Rather than writing my own interpretation of what could happen this week with the new bill due and to be signed by Friday, I decided to let the experts speak for themselves. So from CNN the following was taken to represent the plan.
The $700 billion plan, the most sweeping intervention in the financial markets since the Great Depression, is aimed at stemming the credit crisis roiling Wall Street and threatening the global markets.
Here's what we know so far:
The plan: According to the administration's proposal, the federal government would buy up as much as $700 billion of illiquid mortgage assets at a deep discount from banks. The Treasury Department would run the program directly, unlike the savings and loan crisis of the 1990s when Congress created the Resolution Trust Company to spearhead a financial bailout.

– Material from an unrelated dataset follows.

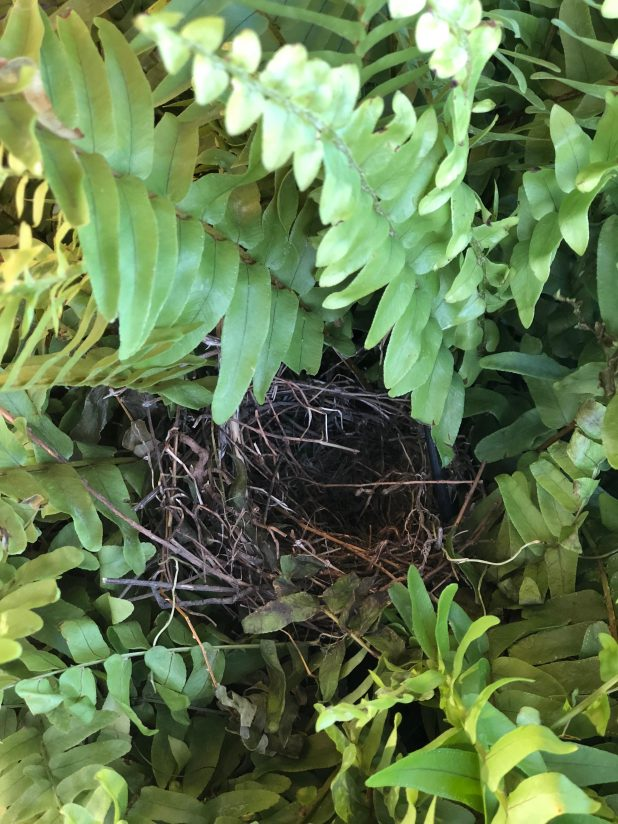 Birds nest in a Boston Fern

"The federal government must implement a program to remove these illiquid assets that are weighing down our financial institutions and threatening our economy," said Paulson.
This program is intended to fundamentally and comprehensively address the root cause of our financial system's stresses," according to a Treasury statement released Saturday. "As illiquid mortgage assets block the system, the clogging of our financial markets has the potential to significantly damage our financial system and our economy, undermining job creation and income growth."

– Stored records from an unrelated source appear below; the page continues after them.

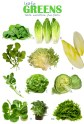 green-leafy-vegetables-list_624060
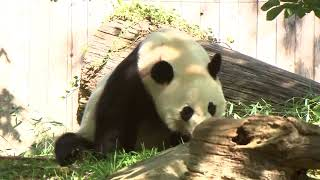 Watch Live Pandas: Bei Bei the panda celebrates 4th birthday at National Zoo in Washington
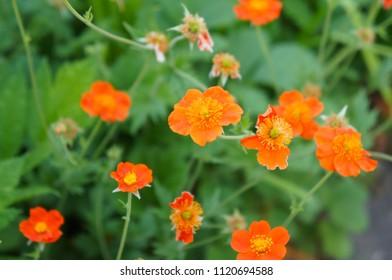 Geum coccineum borisii or dwarf orange avens red flower with green background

The plan would allow the Treasury to buy up mortgage-related assets.
The aim is for the government to buy the securities at a discount, hold onto them and then sell them for a profit.

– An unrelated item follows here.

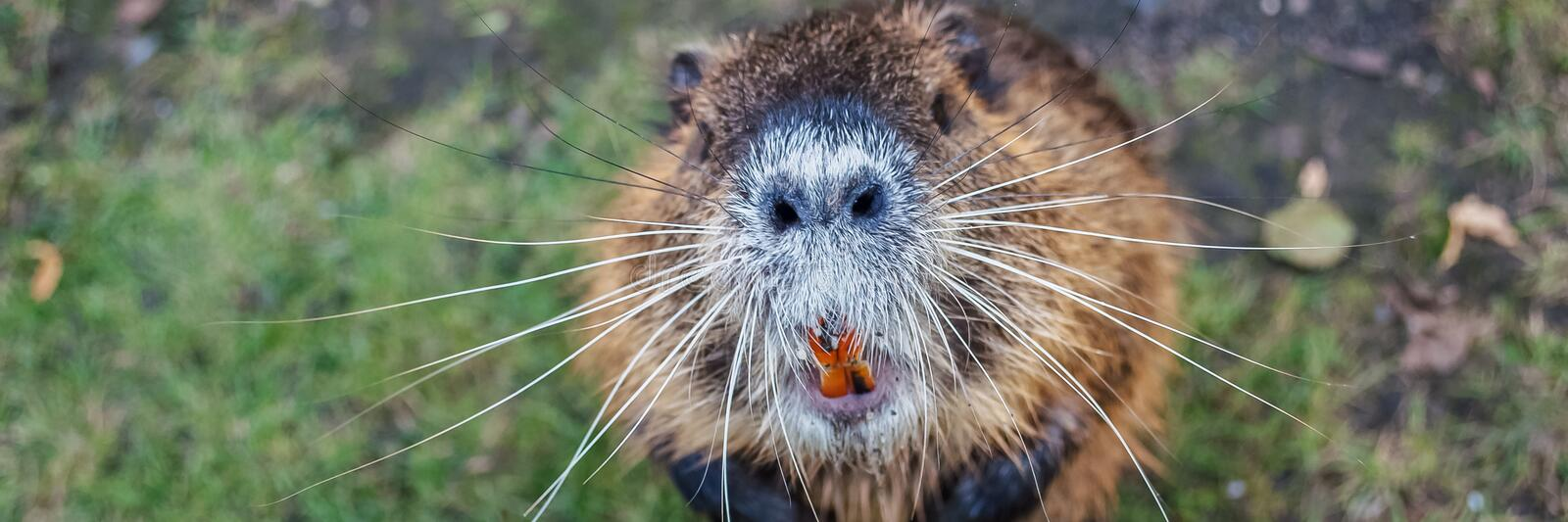 Nutria animal stands on its hind legs looking up royalty free stock photo
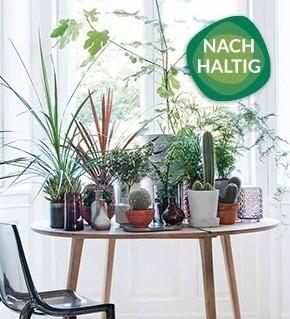 media/image/Collage_Tisch_Holz_Natur_NachhaltigrkIcAyvjCsDCN.jpg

This proposal has been compared to the Resolution Trust Corp., which was put in place during the savings and loan crisis to administer and sell assets from failed thrifts.
However, experts say the Treasury's plan is more akin to the Home Owners' Loan Corp., put in place in 1933 to stem foreclosures and help refinance defaulting mortgages and boost banks' liquidity.
The mortgage plan is part of an extraordinary effort by the federal government to contain a financial crisis that has forced a major realignment on Wall Street and has started rippling out to Main Street.